Tuesday, August 9, 2011


THE D.B Cooper Skyjacking case remains a mystery because the DNA samples they found on a tie do not match the latest in a long line of suspects, disappointed FBI agents have revealed. 
As we reported here, investigators had been hopeful of laying the case to rest after tip off from a fellow law enforcement official had pointed them towards another potential candidate for the brazen hijacking. 
But when they compared the DNA found on a tie with some taken from the suspect, it did not match. 

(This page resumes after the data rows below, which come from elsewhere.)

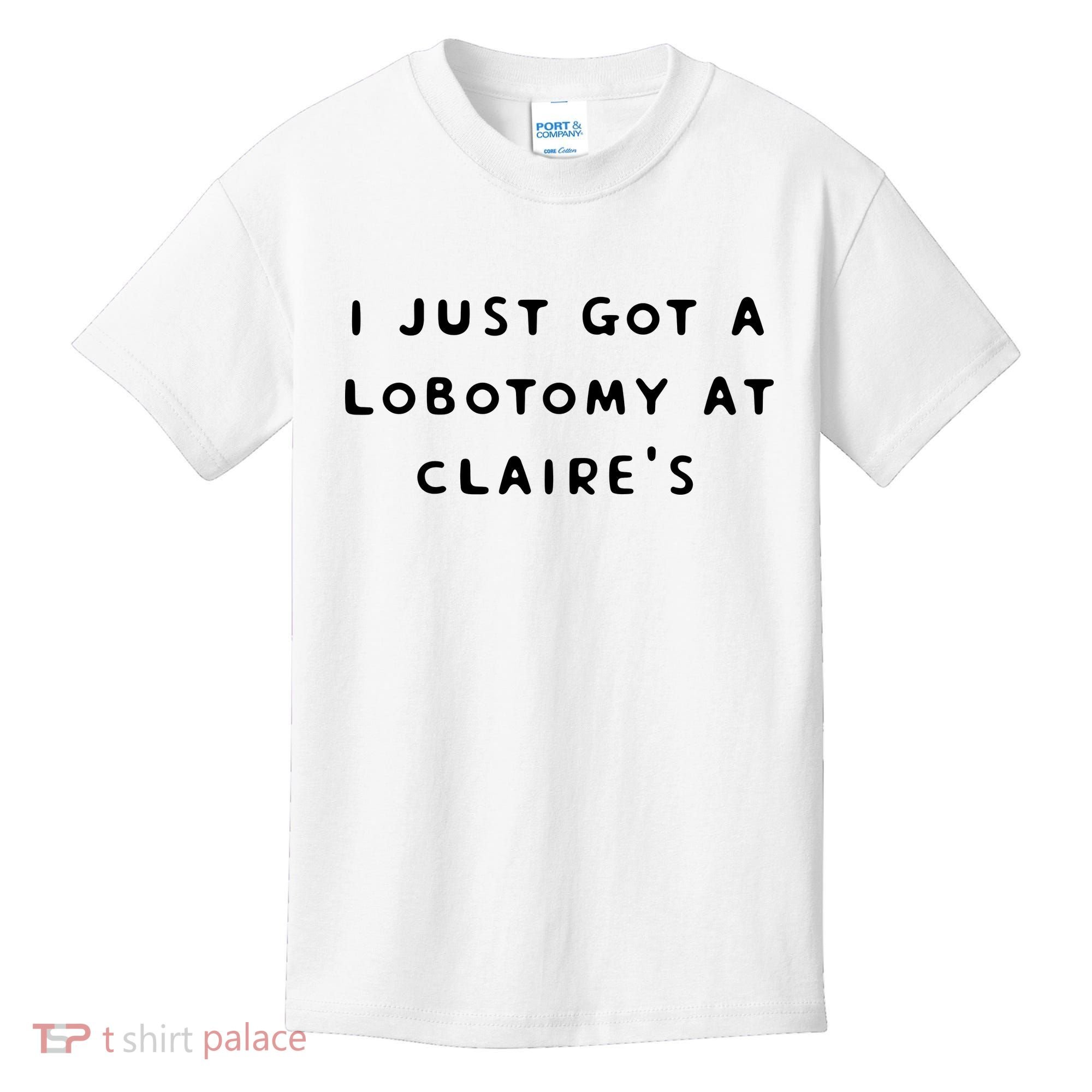 I Just Got A Lobotomy At Claire's Funny Kids T-Shirt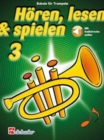 Image for Hoeren, lesen &amp; spielen 3 Trompete : Schule fur Trompete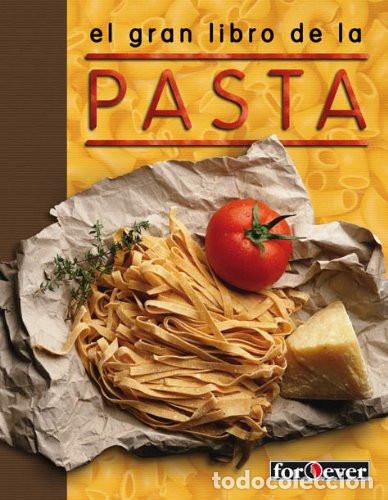 Libros: El gran libro de la pasta - Rizzi Silvio, Lee Leng Tan - Rizzi Silvio, Lee Leng Tan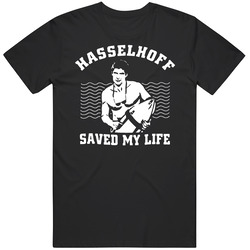 Hasselhoff Saved My Life Baywatch Funny Mens Soft Cotton Tee T Shirt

However, special Agent Fred Gutt said that the test does not necessarily rule out the now deceased suspect because there are three different DNA samples on it.
He added that it's possible it had been used previously by other people and the case which has baffled law enforcement officials for almost four decades continues.
Back in 1971, a man with a ticket in the name of Dan Cooper boarded the Northwest Orient Airlines 727 flight from Portland to Mexico via Reno and sat in seat 18F. 
Then, shortly after take off, the man believed to be in his mid forties ordered a bourbon and water. 
But when the flight attendant returned with his drink, he handed her a note saying: "Miss, I've got a bomb, come sit next to me — you're being hijacked."
He followed us his threat by opening a briefcase which appeared to contain explosives and demanded $200,000 and parachutes.
With little choice the authorities agreed and after landing the plane at Seattle Airport, he exchanged the terrified passengers and a couple of the flight crew for the ransom.
Then he demanded that the pilots take off and head for Mexico. 
About 40 minutes after takeoff, a signal light in the cockpit showed that the plane's rear stairway had been extended. 
When the jet landed in Reno, the stairs were down and two parachutes, the money and the mysterious Cooper were gone. 
There have been more than 1,000 suspects over the past four decades, but almost 40-years later the identity of the hijacker remains a mystery. 
Some have also speculated that he failed to survive the 10,000ft leap, especially after $5,800 worth of decomposed $20 bills, identified as part of the ransom money were recovered in 1980 by a child digging on the banks of the Columbia River near the Oregon border. 
But no body has ever been found and few other signs of his fate have been discovered.
However the FBI is refusing to give up and after launching a new blaze of publicity last year this latest suspect, who had not been identified before emerged. 
Forensic experts are continuing to search for more fingerprints or DNA on the dead man's effects to compare with items the hijacker left behind.